(Stored items)
----

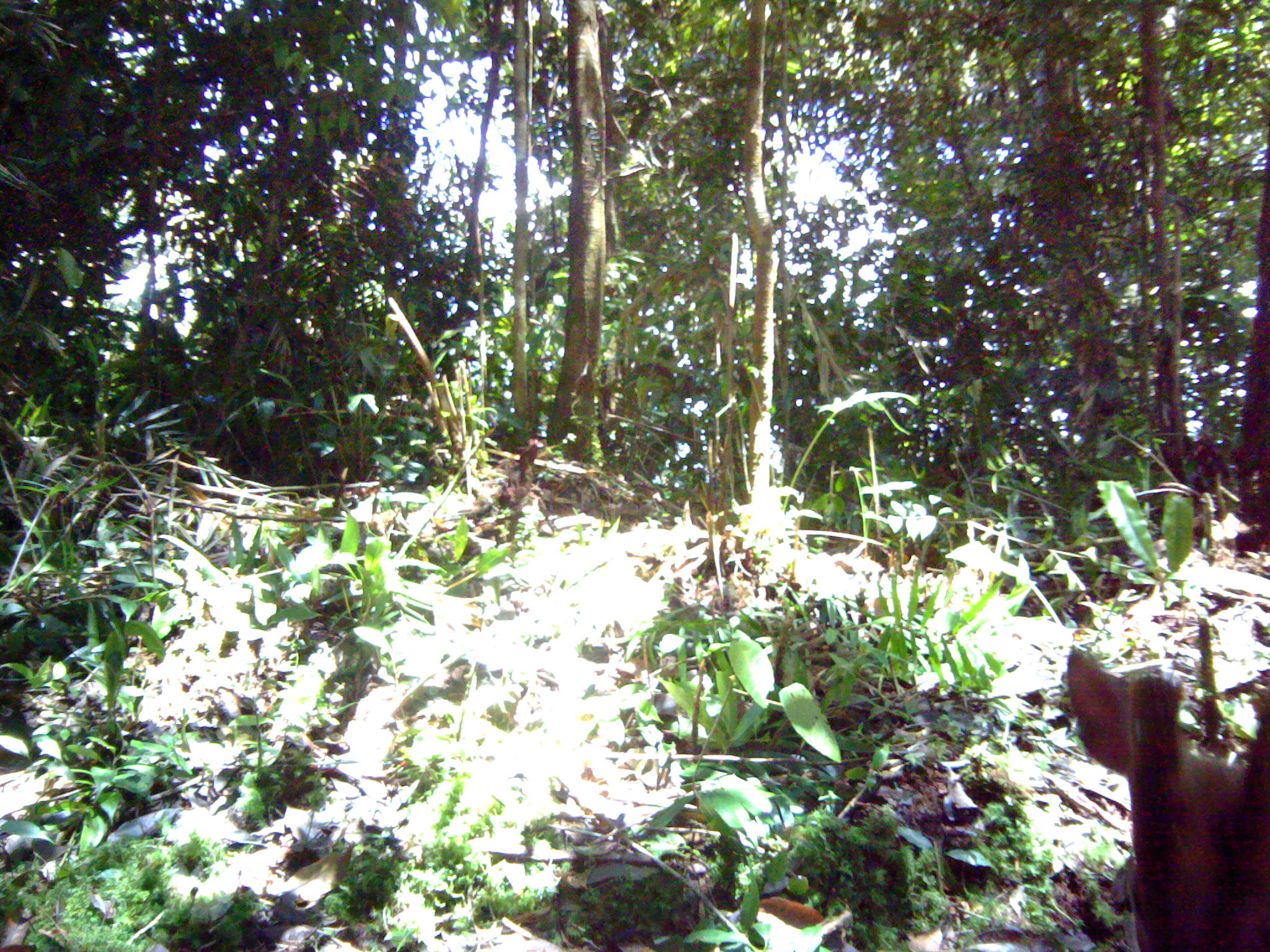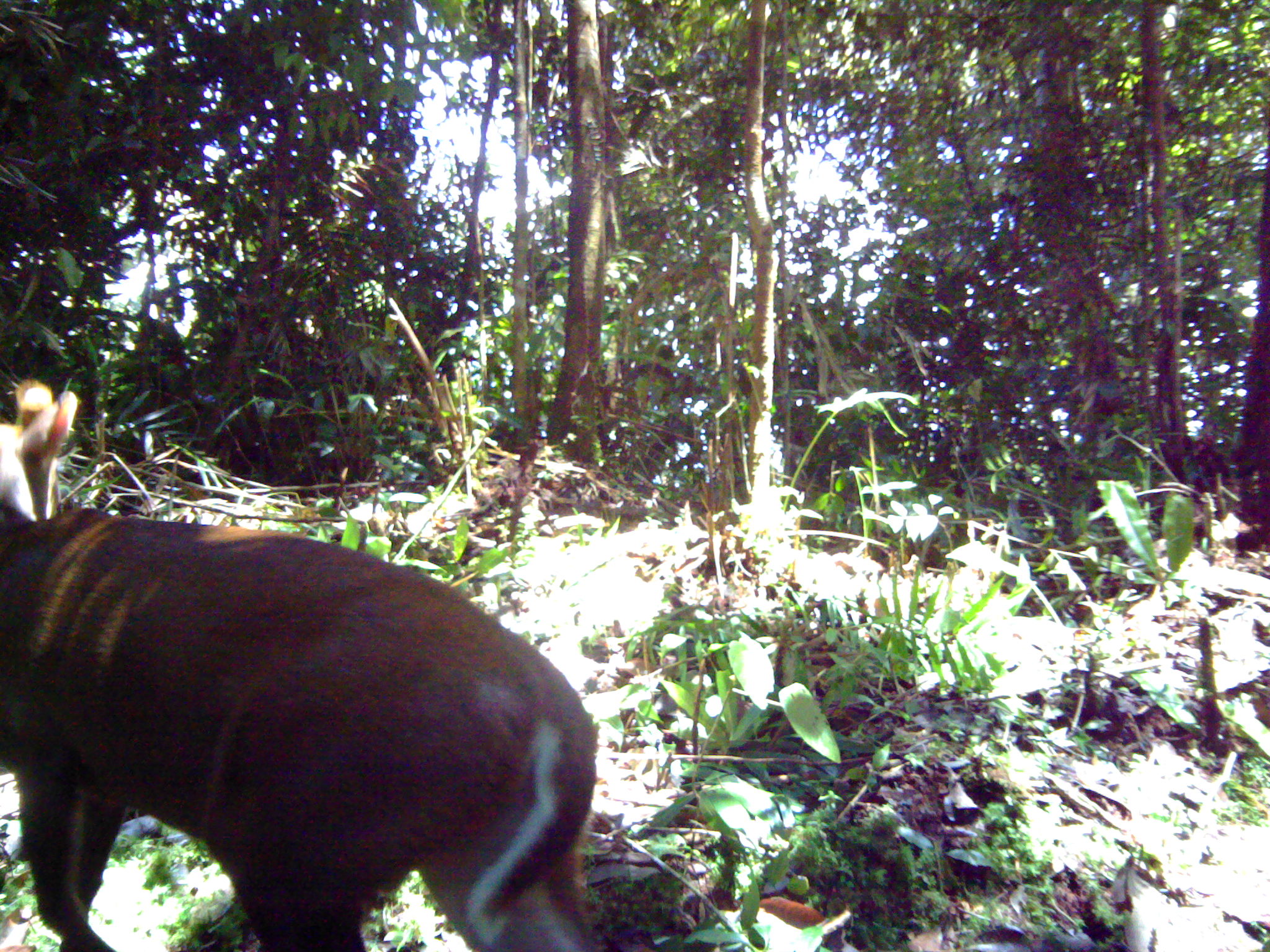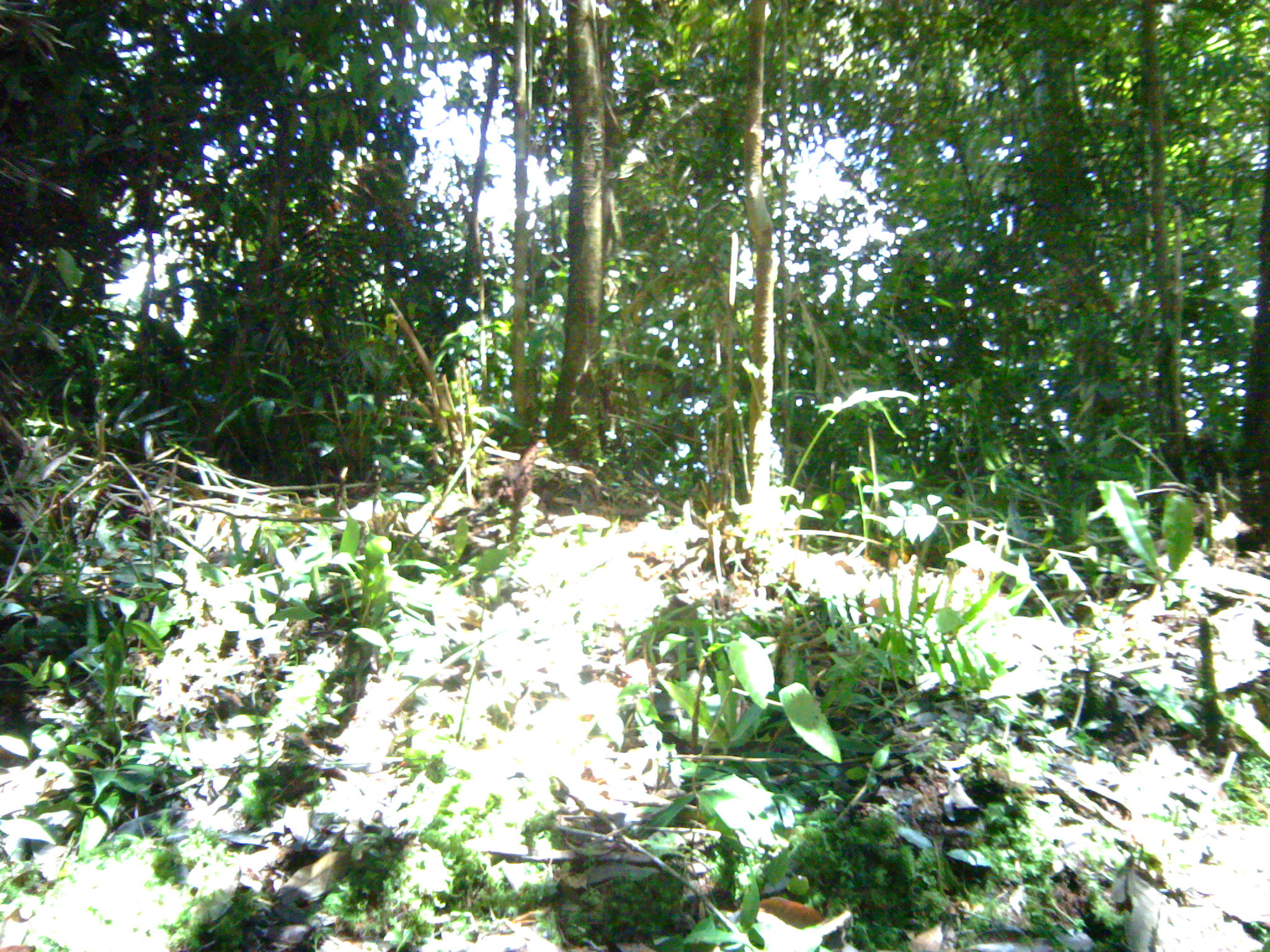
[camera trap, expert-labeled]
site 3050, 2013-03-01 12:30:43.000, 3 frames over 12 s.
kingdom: Animalia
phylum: Chordata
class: Mammalia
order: Artiodactyla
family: Cervidae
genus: Muntiacus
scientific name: Muntiacus muntjak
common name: southern red muntjac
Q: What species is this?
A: Muntiacus muntjak (southern red muntjac).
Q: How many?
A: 1.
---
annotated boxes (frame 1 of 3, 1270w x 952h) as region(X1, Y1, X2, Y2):
muntiacus muntjak: region(1065, 641, 1269, 949)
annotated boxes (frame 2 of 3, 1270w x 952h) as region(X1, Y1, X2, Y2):
muntiacus muntjak: region(0, 376, 600, 951)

----

**Work task**
Apart from the pictures, repeat the data above exactly.

**Solved exercise**
[camera trap, expert-labeled]
site 3050, 2013-03-01 12:30:43.000, 3 frames over 12 s.
kingdom: Animalia
phylum: Chordata
class: Mammalia
order: Artiodactyla
family: Cervidae
genus: Muntiacus
scientific name: Muntiacus muntjak
common name: southern red muntjac
Q: What species is this?
A: Muntiacus muntjak (southern red muntjac).
Q: How many?
A: 1.
---
annotated boxes (frame 1 of 3, 1270w x 952h) as region(X1, Y1, X2, Y2):
muntiacus muntjak: region(1065, 641, 1269, 949)
annotated boxes (frame 2 of 3, 1270w x 952h) as region(X1, Y1, X2, Y2):
muntiacus muntjak: region(0, 376, 600, 951)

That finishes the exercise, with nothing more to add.